▸ **GIVEN INSTRUCTION A**
Say whether each statement agrees with the bug report, answering yes or no and quoting the words of the bug report that decide it.
(i) The bug's status is resolved and fixed.
(ii) The bug was assigned to someone other than its reporter.
(iii) The operations described never turn a signalling NaN into a quiet NaN.
▸ **GIVEN INSTRUCTION B**
Please answer these questions from the bug report, one answer per line, marked the same way.
(i) Which component is the bug filed under?
(ii) Which bugs does this one block?
(iii) On what date and at what time was the description posted?
▸ **GIVEN INSTRUCTION C**
List every other bug number that the bug report refers to, whether in its links or in its dependency fields.
══ PASSAGE PROVIDED ══
| Summary: | we missed some important fp ops | ||
|---|---|---|---|
| Product: | Libre-SOC's first SoC | Reporter: | Jacob Lifshay <programmerjake> |
| Component: | Specification | Assignee: | Jacob Lifshay <programmerjake> |
| Status: | RESOLVED FIXED | ||
| Severity: | major | CC: | libre-soc-isa, lkcl |
| Priority: | --- | ||
| Version: | unspecified | ||
| Hardware: | PC | ||
| OS: | Linux | ||
| URL: | https://libre-soc.org/openpower/transcendentals | ||
| See Also: |
https://bugs.libre-soc.org/show_bug.cgi?id=127 https://bugs.libre-soc.org/show_bug.cgi?id=961 |
||
| NLnet milestone: | --- | total budget (EUR) for completion of task and all subtasks: | 0 |
| budget (EUR) for this task, excluding subtasks' budget: | 0 | parent task for budget allocation: | |
| child tasks for budget allocation: | The table of payments (in EUR) for this task; TOML format: | ||
| Bug Depends on: | |||
| Bug Blocks: | 1027, 899 | ||
|
Description
Jacob Lifshay
2022-09-08 08:50:21 BST
technically there's also x86's maxss operations, they implement the C function:
float f(float a, float b) {
return a < b ? a : b;
}
specifically if either input is a NaN or if both inputs are equal or if both inputs are zero of either sign they always return b. They never convert a signalling NaN to a quiet Nan.
═══
══ DATA EXCERPTS ══
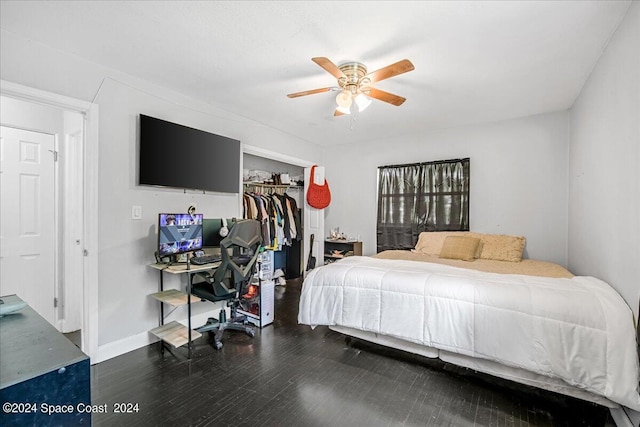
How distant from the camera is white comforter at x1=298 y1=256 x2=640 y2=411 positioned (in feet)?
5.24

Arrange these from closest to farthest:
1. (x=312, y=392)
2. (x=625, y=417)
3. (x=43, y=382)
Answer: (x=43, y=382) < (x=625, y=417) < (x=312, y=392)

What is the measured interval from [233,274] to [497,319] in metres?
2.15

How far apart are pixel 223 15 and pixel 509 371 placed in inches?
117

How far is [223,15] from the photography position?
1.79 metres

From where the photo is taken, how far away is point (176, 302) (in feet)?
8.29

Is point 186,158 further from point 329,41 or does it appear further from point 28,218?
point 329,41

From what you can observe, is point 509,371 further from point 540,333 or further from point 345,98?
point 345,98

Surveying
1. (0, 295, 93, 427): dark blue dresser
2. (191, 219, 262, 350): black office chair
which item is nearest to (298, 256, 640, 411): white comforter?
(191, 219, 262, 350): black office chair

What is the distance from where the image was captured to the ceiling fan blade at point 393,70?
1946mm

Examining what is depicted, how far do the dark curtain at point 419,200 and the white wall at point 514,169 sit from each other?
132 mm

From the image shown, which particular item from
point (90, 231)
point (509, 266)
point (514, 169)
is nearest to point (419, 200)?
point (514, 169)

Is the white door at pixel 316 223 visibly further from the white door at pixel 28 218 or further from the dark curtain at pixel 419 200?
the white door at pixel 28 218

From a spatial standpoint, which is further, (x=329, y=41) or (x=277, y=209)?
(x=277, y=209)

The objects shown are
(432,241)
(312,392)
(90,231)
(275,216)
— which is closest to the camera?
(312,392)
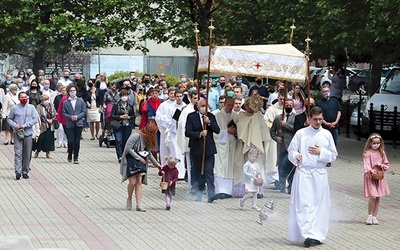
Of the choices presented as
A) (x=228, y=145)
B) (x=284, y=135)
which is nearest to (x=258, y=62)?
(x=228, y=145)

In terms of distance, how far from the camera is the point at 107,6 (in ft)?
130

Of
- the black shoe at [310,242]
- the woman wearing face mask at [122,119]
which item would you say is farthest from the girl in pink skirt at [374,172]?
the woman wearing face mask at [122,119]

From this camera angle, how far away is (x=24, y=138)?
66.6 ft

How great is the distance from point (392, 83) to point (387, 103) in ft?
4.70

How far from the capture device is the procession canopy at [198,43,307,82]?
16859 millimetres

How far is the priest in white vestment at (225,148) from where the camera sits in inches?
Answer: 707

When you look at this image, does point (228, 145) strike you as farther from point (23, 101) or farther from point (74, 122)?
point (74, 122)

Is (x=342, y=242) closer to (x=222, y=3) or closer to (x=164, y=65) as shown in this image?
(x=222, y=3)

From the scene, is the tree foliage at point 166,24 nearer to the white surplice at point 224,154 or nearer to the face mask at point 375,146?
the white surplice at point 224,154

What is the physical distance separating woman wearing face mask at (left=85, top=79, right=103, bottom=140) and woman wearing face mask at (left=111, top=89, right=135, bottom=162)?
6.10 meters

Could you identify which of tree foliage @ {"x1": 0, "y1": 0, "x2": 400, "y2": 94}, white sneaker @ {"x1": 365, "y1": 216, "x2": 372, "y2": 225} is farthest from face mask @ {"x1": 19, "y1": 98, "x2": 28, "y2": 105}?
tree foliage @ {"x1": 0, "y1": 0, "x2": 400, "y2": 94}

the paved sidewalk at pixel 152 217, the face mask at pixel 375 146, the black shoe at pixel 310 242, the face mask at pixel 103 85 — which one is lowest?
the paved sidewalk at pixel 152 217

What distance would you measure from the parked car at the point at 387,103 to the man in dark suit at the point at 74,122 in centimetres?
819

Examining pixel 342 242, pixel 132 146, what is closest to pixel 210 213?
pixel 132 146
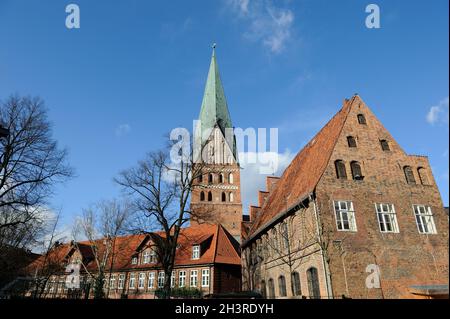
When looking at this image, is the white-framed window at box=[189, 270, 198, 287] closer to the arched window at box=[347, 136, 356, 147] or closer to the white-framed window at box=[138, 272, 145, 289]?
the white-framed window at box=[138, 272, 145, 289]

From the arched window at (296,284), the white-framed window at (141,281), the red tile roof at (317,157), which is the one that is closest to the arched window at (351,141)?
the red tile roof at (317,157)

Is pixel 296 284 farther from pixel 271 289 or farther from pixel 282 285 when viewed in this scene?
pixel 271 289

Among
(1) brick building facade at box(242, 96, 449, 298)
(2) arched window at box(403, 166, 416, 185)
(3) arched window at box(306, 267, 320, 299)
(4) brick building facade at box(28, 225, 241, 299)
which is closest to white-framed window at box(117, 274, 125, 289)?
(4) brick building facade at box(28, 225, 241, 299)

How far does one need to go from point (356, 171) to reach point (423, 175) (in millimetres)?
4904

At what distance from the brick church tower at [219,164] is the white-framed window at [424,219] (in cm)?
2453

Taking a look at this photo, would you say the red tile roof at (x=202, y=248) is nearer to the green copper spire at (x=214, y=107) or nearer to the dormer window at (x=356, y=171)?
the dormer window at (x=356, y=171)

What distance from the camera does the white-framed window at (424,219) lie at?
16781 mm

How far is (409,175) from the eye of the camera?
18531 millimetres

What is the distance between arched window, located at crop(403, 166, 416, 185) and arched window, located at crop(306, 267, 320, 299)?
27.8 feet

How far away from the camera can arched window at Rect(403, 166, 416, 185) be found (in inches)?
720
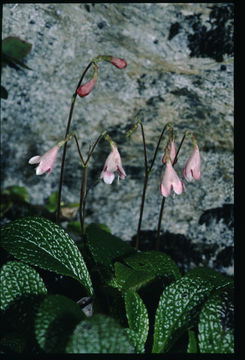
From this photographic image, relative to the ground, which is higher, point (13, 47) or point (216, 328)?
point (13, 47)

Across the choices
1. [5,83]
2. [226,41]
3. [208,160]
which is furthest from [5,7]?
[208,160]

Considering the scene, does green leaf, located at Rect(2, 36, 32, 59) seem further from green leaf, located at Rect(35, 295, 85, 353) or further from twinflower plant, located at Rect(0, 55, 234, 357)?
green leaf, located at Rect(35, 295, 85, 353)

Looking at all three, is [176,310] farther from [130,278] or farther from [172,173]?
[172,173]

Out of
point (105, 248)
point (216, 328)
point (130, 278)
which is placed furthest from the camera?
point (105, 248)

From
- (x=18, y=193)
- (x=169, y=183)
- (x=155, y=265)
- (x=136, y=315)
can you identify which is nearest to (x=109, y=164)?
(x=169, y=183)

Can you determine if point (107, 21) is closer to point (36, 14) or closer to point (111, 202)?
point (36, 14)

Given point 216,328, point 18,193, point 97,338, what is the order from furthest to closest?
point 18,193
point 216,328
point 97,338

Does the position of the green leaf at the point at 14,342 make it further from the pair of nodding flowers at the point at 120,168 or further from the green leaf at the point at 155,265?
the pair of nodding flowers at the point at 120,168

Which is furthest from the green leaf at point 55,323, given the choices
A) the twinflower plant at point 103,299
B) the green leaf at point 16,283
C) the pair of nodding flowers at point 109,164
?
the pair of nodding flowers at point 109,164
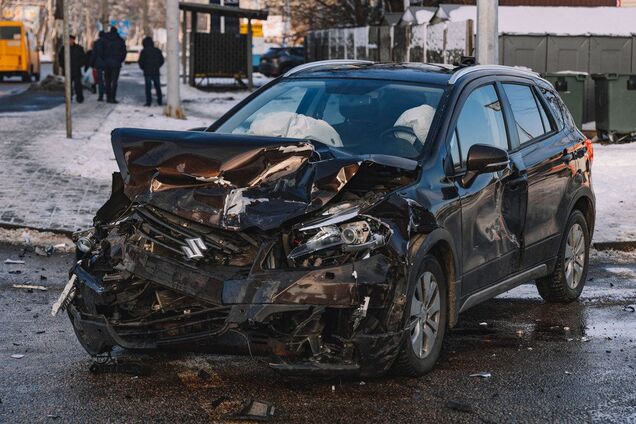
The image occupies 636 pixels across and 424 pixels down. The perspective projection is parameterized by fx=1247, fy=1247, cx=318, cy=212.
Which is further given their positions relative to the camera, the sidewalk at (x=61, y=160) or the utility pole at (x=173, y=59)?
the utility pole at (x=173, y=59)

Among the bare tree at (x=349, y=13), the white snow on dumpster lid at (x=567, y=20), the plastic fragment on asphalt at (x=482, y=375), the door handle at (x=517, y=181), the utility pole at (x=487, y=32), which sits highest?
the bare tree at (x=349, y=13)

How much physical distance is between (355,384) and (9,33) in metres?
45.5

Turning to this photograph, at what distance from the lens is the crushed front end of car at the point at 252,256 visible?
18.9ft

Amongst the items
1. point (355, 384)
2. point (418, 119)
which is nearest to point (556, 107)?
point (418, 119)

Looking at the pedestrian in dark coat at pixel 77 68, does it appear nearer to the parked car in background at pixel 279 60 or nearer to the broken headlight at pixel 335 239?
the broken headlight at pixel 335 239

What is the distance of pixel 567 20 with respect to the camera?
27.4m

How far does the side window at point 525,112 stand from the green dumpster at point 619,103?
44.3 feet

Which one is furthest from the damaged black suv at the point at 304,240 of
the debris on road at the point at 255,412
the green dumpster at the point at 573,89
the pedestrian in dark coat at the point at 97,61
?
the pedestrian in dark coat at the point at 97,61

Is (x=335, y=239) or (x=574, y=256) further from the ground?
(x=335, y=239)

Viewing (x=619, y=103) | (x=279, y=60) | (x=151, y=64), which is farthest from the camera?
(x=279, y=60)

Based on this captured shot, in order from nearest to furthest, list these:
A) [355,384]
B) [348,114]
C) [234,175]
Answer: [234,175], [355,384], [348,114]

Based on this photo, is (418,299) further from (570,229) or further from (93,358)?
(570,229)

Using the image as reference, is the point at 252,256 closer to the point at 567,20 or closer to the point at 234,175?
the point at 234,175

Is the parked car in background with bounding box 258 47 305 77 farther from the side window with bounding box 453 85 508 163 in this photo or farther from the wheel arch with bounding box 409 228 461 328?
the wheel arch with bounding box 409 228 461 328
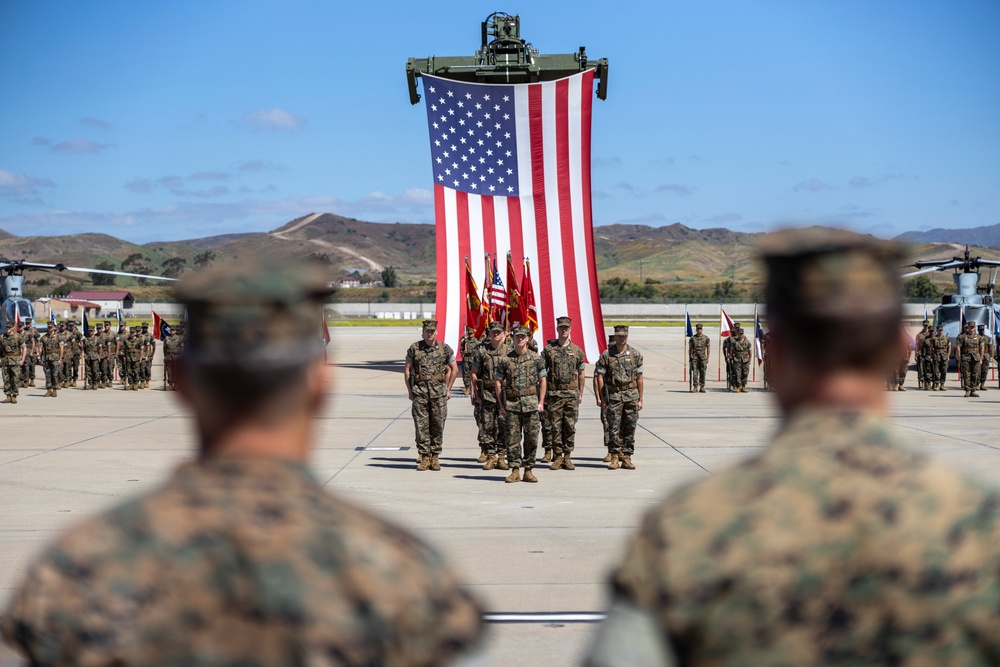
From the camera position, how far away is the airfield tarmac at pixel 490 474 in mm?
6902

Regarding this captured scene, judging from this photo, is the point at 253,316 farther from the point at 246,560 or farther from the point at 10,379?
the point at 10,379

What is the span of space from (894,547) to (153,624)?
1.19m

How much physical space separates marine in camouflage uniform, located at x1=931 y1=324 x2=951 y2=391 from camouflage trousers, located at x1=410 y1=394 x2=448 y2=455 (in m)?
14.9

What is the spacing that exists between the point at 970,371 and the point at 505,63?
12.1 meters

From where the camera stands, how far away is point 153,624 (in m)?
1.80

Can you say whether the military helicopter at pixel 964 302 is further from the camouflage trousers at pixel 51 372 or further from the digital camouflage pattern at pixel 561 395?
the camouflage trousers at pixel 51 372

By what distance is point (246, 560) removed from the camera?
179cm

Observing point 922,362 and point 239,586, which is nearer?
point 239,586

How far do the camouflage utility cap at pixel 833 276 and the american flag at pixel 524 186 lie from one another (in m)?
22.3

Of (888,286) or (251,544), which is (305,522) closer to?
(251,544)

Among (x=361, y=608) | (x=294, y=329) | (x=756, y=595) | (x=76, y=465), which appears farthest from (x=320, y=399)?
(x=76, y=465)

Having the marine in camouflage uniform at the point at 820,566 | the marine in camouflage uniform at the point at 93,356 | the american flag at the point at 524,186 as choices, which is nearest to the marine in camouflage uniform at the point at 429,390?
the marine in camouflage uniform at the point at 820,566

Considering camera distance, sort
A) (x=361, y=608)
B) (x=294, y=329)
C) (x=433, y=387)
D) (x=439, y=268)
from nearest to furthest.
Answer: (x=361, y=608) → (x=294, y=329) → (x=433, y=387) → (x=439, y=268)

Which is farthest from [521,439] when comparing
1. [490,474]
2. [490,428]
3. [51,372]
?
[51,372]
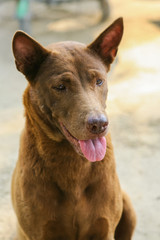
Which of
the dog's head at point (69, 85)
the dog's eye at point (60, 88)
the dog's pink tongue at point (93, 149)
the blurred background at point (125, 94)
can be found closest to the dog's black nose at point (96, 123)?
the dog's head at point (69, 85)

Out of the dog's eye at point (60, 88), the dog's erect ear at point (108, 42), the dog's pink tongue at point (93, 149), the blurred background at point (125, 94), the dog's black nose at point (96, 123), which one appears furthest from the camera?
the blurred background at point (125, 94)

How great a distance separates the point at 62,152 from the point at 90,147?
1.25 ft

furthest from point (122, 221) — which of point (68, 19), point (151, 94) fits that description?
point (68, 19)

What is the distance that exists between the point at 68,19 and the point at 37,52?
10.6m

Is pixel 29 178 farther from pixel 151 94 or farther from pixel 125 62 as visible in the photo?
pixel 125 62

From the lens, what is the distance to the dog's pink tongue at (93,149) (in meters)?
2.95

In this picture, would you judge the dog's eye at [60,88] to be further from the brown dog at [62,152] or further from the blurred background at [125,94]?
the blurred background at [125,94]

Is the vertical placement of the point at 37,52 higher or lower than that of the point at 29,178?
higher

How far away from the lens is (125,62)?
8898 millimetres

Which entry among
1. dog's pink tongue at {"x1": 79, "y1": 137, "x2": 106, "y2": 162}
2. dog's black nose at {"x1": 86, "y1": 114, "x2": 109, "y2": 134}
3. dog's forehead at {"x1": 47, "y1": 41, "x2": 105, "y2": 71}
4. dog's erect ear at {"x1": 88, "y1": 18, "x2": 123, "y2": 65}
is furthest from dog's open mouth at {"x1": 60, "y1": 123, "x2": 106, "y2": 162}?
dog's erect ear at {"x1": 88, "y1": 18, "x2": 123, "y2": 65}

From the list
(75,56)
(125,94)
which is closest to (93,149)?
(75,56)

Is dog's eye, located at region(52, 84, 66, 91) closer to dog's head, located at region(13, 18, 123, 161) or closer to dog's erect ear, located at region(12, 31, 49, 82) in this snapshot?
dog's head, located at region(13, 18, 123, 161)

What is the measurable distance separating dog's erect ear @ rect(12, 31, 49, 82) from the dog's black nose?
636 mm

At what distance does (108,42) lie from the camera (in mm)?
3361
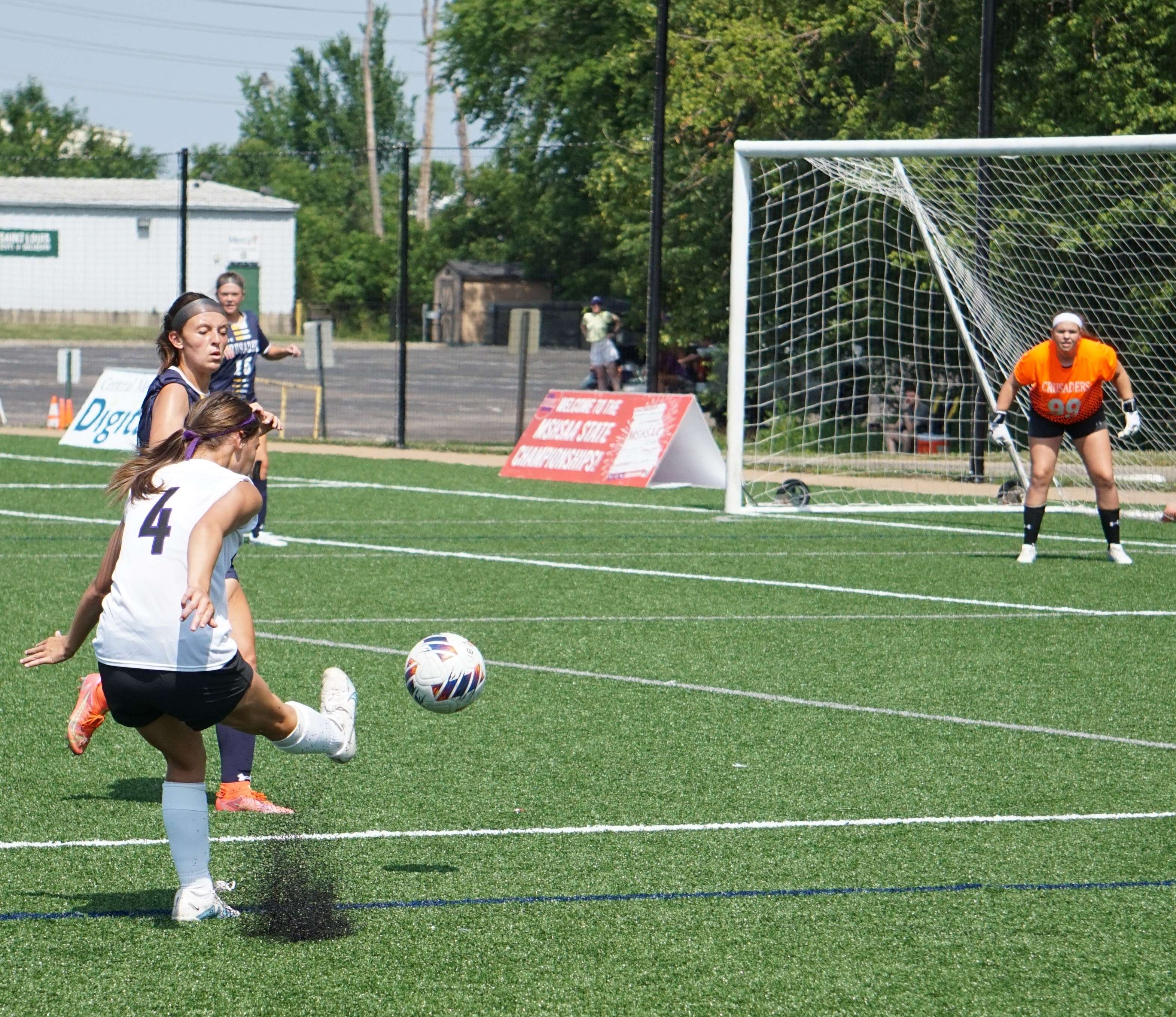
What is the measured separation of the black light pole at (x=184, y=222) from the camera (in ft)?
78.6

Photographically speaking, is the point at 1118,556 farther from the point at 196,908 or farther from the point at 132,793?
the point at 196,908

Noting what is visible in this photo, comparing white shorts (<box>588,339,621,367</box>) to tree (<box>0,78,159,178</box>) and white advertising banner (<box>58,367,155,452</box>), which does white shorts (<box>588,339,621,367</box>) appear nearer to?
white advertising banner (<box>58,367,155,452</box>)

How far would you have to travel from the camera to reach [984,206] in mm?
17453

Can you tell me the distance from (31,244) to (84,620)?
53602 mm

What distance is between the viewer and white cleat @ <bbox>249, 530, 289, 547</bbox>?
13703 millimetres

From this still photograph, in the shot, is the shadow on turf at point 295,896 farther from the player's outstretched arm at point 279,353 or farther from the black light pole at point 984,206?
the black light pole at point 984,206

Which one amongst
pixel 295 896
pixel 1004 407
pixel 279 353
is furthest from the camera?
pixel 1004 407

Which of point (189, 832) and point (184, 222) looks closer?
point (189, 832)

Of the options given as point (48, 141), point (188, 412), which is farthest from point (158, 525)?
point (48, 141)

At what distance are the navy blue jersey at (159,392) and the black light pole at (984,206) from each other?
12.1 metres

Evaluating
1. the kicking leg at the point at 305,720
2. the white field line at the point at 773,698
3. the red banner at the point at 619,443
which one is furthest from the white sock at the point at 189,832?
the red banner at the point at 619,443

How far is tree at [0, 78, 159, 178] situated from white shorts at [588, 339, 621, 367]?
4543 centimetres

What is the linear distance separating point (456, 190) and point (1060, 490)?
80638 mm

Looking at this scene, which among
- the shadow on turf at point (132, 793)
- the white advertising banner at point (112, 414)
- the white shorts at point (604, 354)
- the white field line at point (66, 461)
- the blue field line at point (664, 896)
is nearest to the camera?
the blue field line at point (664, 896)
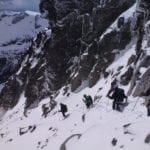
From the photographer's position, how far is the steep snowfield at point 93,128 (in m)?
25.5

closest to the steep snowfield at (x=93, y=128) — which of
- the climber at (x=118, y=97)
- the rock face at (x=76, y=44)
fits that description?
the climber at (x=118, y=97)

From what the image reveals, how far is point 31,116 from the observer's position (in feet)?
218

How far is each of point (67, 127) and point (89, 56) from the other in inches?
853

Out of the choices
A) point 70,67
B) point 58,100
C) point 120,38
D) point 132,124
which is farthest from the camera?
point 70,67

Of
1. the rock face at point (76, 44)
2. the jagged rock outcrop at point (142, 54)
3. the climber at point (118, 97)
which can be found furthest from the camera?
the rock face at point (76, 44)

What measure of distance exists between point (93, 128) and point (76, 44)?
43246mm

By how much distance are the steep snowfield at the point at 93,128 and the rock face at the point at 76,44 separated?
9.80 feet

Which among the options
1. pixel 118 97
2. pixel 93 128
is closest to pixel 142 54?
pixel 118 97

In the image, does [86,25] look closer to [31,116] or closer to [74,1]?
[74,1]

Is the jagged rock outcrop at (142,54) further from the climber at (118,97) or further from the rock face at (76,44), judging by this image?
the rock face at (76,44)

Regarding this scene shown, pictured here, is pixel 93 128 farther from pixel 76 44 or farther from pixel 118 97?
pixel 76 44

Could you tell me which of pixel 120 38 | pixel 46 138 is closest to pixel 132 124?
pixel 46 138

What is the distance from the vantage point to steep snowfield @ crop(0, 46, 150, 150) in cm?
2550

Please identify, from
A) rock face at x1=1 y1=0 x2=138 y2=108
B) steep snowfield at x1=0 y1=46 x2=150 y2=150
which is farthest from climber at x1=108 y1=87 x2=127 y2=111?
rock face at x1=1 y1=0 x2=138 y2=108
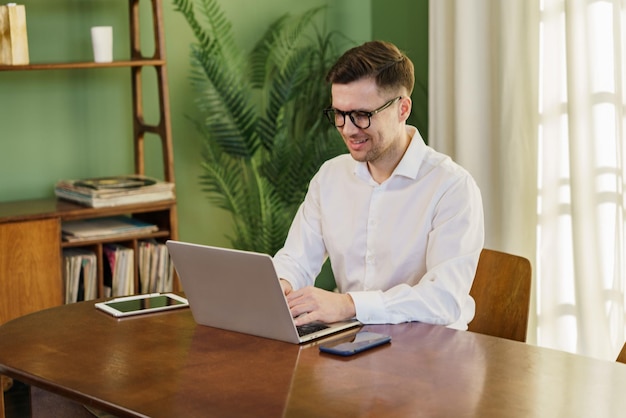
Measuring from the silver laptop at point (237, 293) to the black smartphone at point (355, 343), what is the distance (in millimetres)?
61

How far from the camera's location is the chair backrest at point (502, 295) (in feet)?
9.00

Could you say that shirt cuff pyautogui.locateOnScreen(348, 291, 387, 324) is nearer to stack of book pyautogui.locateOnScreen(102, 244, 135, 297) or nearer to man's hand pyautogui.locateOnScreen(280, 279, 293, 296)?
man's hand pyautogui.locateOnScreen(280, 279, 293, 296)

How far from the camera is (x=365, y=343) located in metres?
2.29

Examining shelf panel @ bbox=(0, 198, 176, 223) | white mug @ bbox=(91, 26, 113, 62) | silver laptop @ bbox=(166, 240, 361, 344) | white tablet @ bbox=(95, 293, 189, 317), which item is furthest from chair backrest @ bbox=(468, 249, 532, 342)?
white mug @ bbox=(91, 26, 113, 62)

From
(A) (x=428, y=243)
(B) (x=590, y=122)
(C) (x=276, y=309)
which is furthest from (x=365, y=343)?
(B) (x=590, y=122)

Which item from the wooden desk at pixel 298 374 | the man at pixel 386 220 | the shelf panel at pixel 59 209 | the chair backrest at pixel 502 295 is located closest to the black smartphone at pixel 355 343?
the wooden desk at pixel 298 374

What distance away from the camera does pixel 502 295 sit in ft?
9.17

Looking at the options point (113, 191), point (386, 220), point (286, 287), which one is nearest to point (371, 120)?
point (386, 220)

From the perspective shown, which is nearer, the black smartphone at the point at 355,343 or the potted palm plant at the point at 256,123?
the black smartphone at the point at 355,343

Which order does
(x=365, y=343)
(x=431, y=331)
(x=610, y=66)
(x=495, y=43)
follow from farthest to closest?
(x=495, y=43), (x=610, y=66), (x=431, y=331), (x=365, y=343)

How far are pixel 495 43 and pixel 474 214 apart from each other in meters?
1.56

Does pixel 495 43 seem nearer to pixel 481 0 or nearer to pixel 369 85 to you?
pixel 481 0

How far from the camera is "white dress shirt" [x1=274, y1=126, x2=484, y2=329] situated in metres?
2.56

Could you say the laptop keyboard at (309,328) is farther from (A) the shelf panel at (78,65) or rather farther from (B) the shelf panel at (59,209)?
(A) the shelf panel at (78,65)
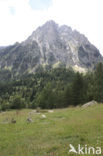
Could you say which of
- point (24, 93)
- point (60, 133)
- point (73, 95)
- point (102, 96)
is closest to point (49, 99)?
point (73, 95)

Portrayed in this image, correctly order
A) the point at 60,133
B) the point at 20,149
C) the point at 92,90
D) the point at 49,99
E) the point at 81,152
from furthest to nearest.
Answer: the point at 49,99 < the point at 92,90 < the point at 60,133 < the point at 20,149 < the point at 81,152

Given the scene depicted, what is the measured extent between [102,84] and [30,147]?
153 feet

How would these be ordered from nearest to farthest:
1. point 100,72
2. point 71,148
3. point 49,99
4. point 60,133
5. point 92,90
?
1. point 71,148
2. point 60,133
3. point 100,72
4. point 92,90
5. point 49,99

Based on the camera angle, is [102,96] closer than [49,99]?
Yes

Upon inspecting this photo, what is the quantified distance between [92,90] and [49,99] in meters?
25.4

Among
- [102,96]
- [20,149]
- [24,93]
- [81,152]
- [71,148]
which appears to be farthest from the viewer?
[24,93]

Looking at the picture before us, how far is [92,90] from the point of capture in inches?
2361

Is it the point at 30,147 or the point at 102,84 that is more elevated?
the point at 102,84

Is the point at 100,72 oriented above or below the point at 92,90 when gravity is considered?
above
═══
▸ **WORKED SOLUTION A**
(i) Yes: "RESOLVED FIXED"
(ii) No: "Assignee: | Jacob Lifshay <programmerjake>"
(iii) Yes: "They never convert a signalling NaN to a quiet Nan."

▸ **WORKED SOLUTION B**
(i) Specification
(ii) 1027 and 899
(iii) 2022-09-08 08:50:21 BST

▸ **WORKED SOLUTION C**
127, 961, 1027, 899